» Document passage:

= = =

Reflective thoughts on the collective power of victims among other concerns
It arouses a measure of joy quite disproportionate to the occasion to learn that the appointment of 'Kudu Lal' as Justice of the Peace has been revoked. This is, of course, not the first time that an appointment of a JP was given to an underworld character; the example of Gonawela Sunil being prominent during a United National Party administration.

However, it is to the credit of the current Justice Minister that an inquiry has been launched as to how this unsavoury appointment came to be made. This is one irregularity that owes its rectification entirely to the media. Imagine what could be accomplished if such genuine and apolitical vigilance was duplicated a thousand fold?

I remember some years back, a visiting scholar from the States, communicating his astonishment during a discussion, at the proliferation of five star conferences and the emergence of detailed research which, (he was confident on his arrival), was a vibrant reflection of the vitality of Sri Lankan civil society.

Before long however, his disillusionment at the non-translation of this volume of research into actual practical solutions that address real concerns of victims, was complete. This was a seriously engaged scholar coming from a legal tradition where intellectualism was not measured by letters after the name or in terms of learned pontifications on all manner of things. Rather, an intellectual was measured by his or her actual (apolitical, non agenda-less) contribution to society. Lacking this contribution, the indictment was harsh.

= = =

» Work instruction:
Copy the part of the column that begins at the words "Reflective thoughts on" and stops after "a thousand fold?", swapping "media" for "press". Rely only on the column itself.

= = =

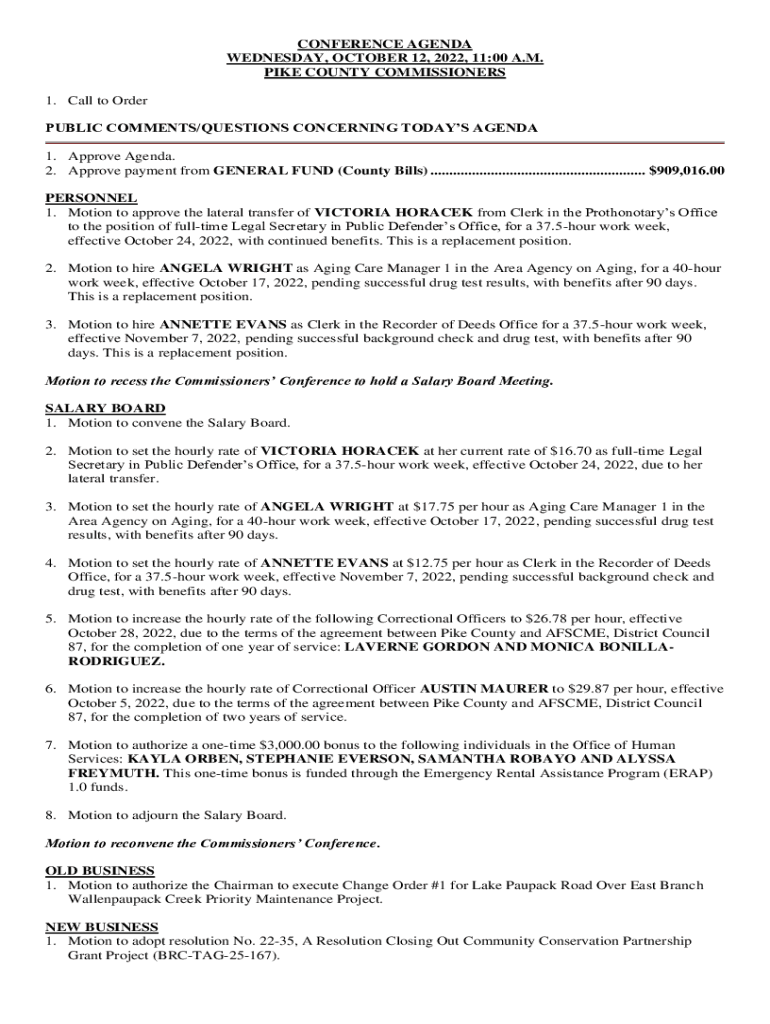 CONFERENCE AGENDA
WEDNESDAY, OCTOBER 12, 2022, 11:00 A.M.
PIKE COUNTY COMMISSIONERS

1. Call to Order

PUBLIC COMMENTS/QUESTIONS CONCERNING TODAY'S AGENDA

1. Approve Agenda.
2. Approve payment from GENERAL FUND (County Bills) ........................................................ $909,016.00

PERSONNEL
1. Motion to approve the lateral transfer of VICTORIA HORACEK from Clerk in the Prothonotary's Office to the position of full-time Legal Secretary in Public Defender's Office, for a 37.5-hour work week, effective October 24, 2022, with continued benefits. This is a replacement position.

2. Motion to hire ANGELA WRIGHT as Aging Care Manager 1 in the Area Agency on Aging, for a 40-hour work week, effective October 17, 2022, pending successful drug test results, with benefits after 90 days. This is a replacement position.

3. Motion to hire ANNETTE EVANS as Clerk in the Recorder of Deeds Office for a 37.5-hour work week, effective November 7, 2022, pending successful background check and drug test, with benefits after 90 days. This is a replacement position.

Motion to recess the Commissioners' Conference to hold a Salary Board Meeting.

SALARY BOARD
1. Motion to convene the Salary Board.

2. Motion to set the hourly rate of VICTORIA HORACEK at her current rate of $16.70 as full-time Legal Secretary in Public Defender's Office, for a 37.5-hour work week, effective October 24, 2022, due to her lateral transfer.

3. Motion to set the hourly rate of ANGELA WRIGHT at $17.75 per hour as Aging Care Manager 1 in the Area Agency on Aging, for a 40-hour work week, effective October 17, 2022, pending successful drug test results, with benefits after 90 days.

4. Motion to set the hourly rate of ANNETTE EVANS at $12.75 per hour as Clerk in the Recorder of Deeds Office, for a 37.5-hour work week, effective November 7, 2022, pending successful background check and drug test, with benefits after 90 days.

5. Motion to increase the hourly rate of the following Correctional Officers to $26.78 per hour, effective October 28, 2022, due to the terms of the agreement between Pike County and AFSCME, District Council 87, for the completion of one year of service: LAVERNE GORDON AND MONICA BONILLA-RODRIGUEZ.

6. Motion to increase the hourly rate of Correctional Officer AUSTIN MAURER to $29.87 per hour, effective October 5, 2022, due to the terms of the agreement between Pike County and AFSCME, District Council 87, for the completion of two years of service.

7. Motion to authorize a one-time $3,000.00 bonus to the following individuals in the Office of Human Services: KAYLA ORBEN, STEPHANIE EVERSON, SAMANTHA ROBAYO AND ALYSSA FREYMUTH. This one-time bonus is funded through the Emergency Rental Assistance Program (ERAP) 1.0 funds.

8. Motion to adjourn the Salary Board.

Motion to reconvene the Commissioners' Conference.

OLD BUSINESS
1. Motion to authorize the Chairman to execute Change Order #1 for Lake Paupack Road Over East Branch Wallenpaupack Creek Priority Maintenance Project.

NEW BUSINESS
1. Motion to adopt resolution No. 22-35, A Resolution Closing Out Community Conservation Partnership Grant Project (BRC-TAG-25-167).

= = =

» Response to the exercise:
Reflective thoughts on the collective power of victims among other concerns
It arouses a measure of joy quite disproportionate to the occasion to learn that the appointment of 'Kudu Lal' as Justice of the Peace has been revoked. This is, of course, not the first time that an appointment of a JP was given to an underworld character; the example of Gonawela Sunil being prominent during a United National Party administration.

However, it is to the credit of the current Justice Minister that an inquiry has been launched as to how this unsavoury appointment came to be made. This is one irregularity that owes its rectification entirely to the press. Imagine what could be accomplished if such genuine and apolitical vigilance was duplicated a thousand fold?